**Recorded data**.
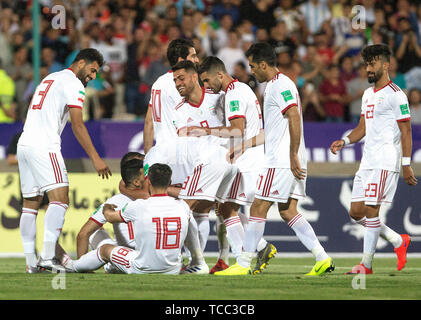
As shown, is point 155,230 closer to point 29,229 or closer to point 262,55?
point 29,229

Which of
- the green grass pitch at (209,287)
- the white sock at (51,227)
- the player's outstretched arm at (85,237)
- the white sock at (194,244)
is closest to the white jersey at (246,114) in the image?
the white sock at (194,244)

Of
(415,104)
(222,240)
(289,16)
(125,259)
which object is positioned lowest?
(222,240)

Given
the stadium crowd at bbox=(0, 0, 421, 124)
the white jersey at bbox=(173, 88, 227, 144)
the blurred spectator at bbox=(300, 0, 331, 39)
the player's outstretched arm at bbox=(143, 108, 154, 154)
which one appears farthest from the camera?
the blurred spectator at bbox=(300, 0, 331, 39)

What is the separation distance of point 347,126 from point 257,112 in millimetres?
5690

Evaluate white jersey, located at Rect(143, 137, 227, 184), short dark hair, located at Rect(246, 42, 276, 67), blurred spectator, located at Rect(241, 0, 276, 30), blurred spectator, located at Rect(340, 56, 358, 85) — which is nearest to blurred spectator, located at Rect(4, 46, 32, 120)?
blurred spectator, located at Rect(241, 0, 276, 30)

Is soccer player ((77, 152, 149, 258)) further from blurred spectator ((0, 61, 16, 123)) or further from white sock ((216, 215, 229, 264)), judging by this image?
blurred spectator ((0, 61, 16, 123))

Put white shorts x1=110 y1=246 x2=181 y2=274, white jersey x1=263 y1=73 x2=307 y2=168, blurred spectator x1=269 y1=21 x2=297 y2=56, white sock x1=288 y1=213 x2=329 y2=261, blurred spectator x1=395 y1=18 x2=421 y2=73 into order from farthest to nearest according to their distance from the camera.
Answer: blurred spectator x1=395 y1=18 x2=421 y2=73, blurred spectator x1=269 y1=21 x2=297 y2=56, white sock x1=288 y1=213 x2=329 y2=261, white jersey x1=263 y1=73 x2=307 y2=168, white shorts x1=110 y1=246 x2=181 y2=274

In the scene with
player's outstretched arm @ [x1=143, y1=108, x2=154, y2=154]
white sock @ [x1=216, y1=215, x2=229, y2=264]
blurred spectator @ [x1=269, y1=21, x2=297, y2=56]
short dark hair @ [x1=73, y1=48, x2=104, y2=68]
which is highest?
A: blurred spectator @ [x1=269, y1=21, x2=297, y2=56]

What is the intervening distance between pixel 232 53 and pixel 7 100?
410 centimetres

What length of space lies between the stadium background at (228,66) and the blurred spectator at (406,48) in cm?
2

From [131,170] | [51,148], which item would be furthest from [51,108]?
[131,170]

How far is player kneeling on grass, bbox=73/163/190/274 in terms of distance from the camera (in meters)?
8.83

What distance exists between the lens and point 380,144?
386 inches

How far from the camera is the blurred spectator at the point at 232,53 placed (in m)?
17.2
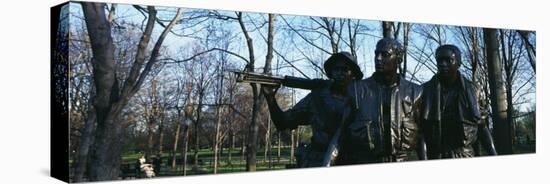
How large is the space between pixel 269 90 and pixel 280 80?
216mm

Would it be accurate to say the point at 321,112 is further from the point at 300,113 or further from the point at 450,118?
the point at 450,118

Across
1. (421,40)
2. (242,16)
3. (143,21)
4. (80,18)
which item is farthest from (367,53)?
(80,18)

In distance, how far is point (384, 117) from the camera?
11.3 meters

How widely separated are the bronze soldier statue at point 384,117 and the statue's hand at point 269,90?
118 cm

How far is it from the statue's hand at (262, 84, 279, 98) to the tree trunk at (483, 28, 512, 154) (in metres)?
4.12

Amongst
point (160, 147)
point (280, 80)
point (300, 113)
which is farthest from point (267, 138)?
point (160, 147)

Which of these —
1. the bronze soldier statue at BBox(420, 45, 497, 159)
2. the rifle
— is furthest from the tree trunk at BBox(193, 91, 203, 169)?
the bronze soldier statue at BBox(420, 45, 497, 159)

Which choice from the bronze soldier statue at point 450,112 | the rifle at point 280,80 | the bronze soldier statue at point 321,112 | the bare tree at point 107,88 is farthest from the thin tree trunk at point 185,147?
the bronze soldier statue at point 450,112

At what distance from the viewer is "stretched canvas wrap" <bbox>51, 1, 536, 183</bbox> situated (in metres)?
9.20

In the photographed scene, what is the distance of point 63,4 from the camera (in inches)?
360

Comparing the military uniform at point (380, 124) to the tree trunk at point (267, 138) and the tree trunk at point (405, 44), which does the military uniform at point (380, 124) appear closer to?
the tree trunk at point (405, 44)

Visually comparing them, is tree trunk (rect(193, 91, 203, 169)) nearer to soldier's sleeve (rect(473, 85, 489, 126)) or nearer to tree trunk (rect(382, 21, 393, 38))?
tree trunk (rect(382, 21, 393, 38))

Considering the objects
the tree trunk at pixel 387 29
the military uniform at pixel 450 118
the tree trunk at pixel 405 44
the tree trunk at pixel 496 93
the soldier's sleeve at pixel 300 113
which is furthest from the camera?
the tree trunk at pixel 496 93

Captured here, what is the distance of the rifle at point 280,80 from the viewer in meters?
10.3
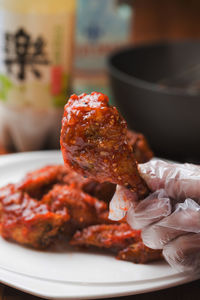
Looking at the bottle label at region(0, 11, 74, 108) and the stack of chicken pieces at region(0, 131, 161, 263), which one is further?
the bottle label at region(0, 11, 74, 108)

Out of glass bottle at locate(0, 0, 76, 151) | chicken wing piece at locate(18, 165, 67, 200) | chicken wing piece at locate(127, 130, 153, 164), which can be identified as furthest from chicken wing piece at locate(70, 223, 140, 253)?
glass bottle at locate(0, 0, 76, 151)

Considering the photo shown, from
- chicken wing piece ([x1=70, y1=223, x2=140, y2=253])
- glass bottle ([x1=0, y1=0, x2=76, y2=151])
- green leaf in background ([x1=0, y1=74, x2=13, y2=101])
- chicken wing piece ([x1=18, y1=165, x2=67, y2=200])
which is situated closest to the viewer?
chicken wing piece ([x1=70, y1=223, x2=140, y2=253])

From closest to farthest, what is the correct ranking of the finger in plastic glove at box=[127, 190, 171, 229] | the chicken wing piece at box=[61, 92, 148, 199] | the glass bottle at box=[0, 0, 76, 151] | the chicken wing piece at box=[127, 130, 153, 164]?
the chicken wing piece at box=[61, 92, 148, 199], the finger in plastic glove at box=[127, 190, 171, 229], the chicken wing piece at box=[127, 130, 153, 164], the glass bottle at box=[0, 0, 76, 151]

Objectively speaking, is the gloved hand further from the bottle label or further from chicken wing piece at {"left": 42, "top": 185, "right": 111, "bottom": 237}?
the bottle label

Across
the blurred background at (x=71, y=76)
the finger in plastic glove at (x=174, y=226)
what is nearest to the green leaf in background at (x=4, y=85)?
the blurred background at (x=71, y=76)

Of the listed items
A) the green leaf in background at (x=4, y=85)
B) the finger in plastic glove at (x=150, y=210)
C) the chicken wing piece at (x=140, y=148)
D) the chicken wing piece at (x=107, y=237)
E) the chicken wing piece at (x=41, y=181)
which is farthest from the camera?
the green leaf in background at (x=4, y=85)

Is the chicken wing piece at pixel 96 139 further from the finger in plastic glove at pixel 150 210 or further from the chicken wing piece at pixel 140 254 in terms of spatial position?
the chicken wing piece at pixel 140 254

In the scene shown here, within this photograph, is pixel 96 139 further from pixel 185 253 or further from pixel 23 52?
pixel 23 52

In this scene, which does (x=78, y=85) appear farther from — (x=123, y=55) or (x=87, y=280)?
(x=87, y=280)
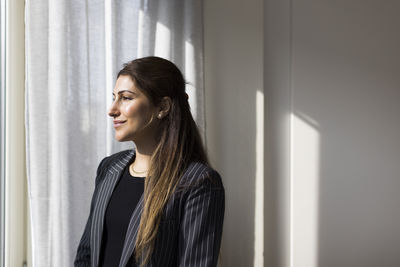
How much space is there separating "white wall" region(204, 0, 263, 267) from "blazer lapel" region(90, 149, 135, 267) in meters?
0.98

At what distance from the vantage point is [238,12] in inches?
105

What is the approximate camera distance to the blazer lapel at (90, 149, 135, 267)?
163cm

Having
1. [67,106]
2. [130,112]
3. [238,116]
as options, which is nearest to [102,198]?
[130,112]

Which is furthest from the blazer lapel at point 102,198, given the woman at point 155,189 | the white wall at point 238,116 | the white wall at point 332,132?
the white wall at point 332,132

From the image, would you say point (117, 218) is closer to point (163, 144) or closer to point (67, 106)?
point (163, 144)

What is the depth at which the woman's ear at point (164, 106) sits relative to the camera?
1.67 meters

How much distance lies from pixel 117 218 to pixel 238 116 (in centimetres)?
125

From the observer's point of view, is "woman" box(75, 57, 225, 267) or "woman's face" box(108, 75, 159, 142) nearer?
"woman" box(75, 57, 225, 267)

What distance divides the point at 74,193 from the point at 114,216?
461 mm

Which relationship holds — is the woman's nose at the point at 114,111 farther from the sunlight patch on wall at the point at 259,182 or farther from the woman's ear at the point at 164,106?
the sunlight patch on wall at the point at 259,182

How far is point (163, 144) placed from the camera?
66.0 inches

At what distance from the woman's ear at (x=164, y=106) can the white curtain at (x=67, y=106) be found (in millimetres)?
512

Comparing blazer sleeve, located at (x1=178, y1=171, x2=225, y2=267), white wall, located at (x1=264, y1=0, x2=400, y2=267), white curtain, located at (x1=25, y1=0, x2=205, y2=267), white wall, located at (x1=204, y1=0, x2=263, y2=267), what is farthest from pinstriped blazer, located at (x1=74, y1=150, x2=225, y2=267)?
white wall, located at (x1=264, y1=0, x2=400, y2=267)

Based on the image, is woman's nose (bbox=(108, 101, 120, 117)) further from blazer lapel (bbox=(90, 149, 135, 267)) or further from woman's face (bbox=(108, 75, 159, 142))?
blazer lapel (bbox=(90, 149, 135, 267))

**Challenge**. Return unchanged the lines from the one with "Considering the photo shown, from" through the one with "which is situated closest to the viewer?", including both of those lines.

**Expected answer**.
Considering the photo shown, from
- chicken wing piece ([x1=70, y1=223, x2=140, y2=253])
- glass bottle ([x1=0, y1=0, x2=76, y2=151])
- green leaf in background ([x1=0, y1=74, x2=13, y2=101])
- chicken wing piece ([x1=18, y1=165, x2=67, y2=200])
which is situated closest to the viewer?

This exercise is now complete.